Bereits 1931 wurde die Vorfläche wieder umgestaltet. Die Fläche des Vorplatzes wurde um bis zu zwei Meter abgesenkt, um den Gesamteindruck der Anlage zu verbessern. Das noch neue Urnenfeld rechts des Weges zum Krematorium wurde wieder aufgelassen und durch eine viereckige Grünanlage ersetzt, die mit den neu errichteten Kolumbarien an einen Kreuzgang erinnert.[6]

1948, 1951, 1953 und 1970 erfolgen weitere Anbauten (Kühlanlage, Pflanzenhalle, Kondolenzhalle, Leichenhalle).[7] Vor allem die Errichtung eines neuen Gebäudeflügels am Ostende des Krematoriums veränderte das Erscheinungsbild des Krematoriums stark.

1966 erfolgte eine Renovierung mit zeitweiser Schließung des Krematoriums. 1990 wurde das Krematorium stillgelegt, da die Kapazitäten in den Krematorien Baumschulenweg und Ruhleben für Berlin ausreichen und genügend Reserven bieten.[8]

Kolumbarien

Gartenhof im Kolumbarium

Trotz der platzsparenden Feuerbestattung wurde der Raum auf dem Friedhof eng und bereits 1925 wurde mit dem Bau mehrerer Kolumbarien begonnen, die teilweise an das Krematorium anschlossen, somit die Symmetrie des Baus aufhoben und hierdurch die architektonische Wirkung einschränken. Eine Besonderheit im Wilmersdorfer Kolumbarium ist ein Gartenhof in maurisch-gotischem Stil. Hier und in weiteren schmuckvoll gestalteten Räumen konnte auch bei einer Urnenbeisetzung ein Repräsentationsbedürfnis befriedigt werden.

AUFGABENLISTE:
a. In welchem Jahr wurde das Krematorium laut dem Lesetext stillgelegt?
b. Wiederholen Sie den Abschnitt des Lesetextes, der mit „Trotz der platzsparenden“ beginnt und mit „Repräsentationsbedürfnis befriedigt werden.“ endet, wortgetreu.

DATENBLOCK:
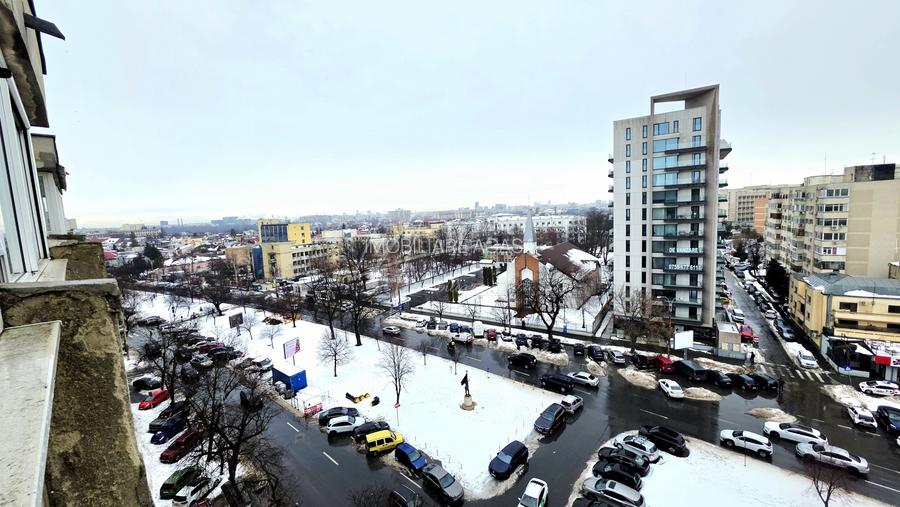 Cerere mare, oferta mica. Apartament 3 camere, Monitorul Oficial - 39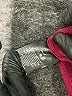 Katherine Barclay Burgundy Pullover Sweater Size M - photo 8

ANTWORTEN:
a. 1990

b.
Trotz der platzsparenden Feuerbestattung wurde der Raum auf dem Friedhof eng und bereits 1925 wurde mit dem Bau mehrerer Kolumbarien begonnen, die teilweise an das Krematorium anschlossen, somit die Symmetrie des Baus aufhoben und hierdurch die architektonische Wirkung einschränken. Eine Besonderheit im Wilmersdorfer Kolumbarium ist ein Gartenhof in maurisch-gotischem Stil. Hier und in weiteren schmuckvoll gestalteten Räumen konnte auch bei einer Urnenbeisetzung ein Repräsentationsbedürfnis befriedigt werden.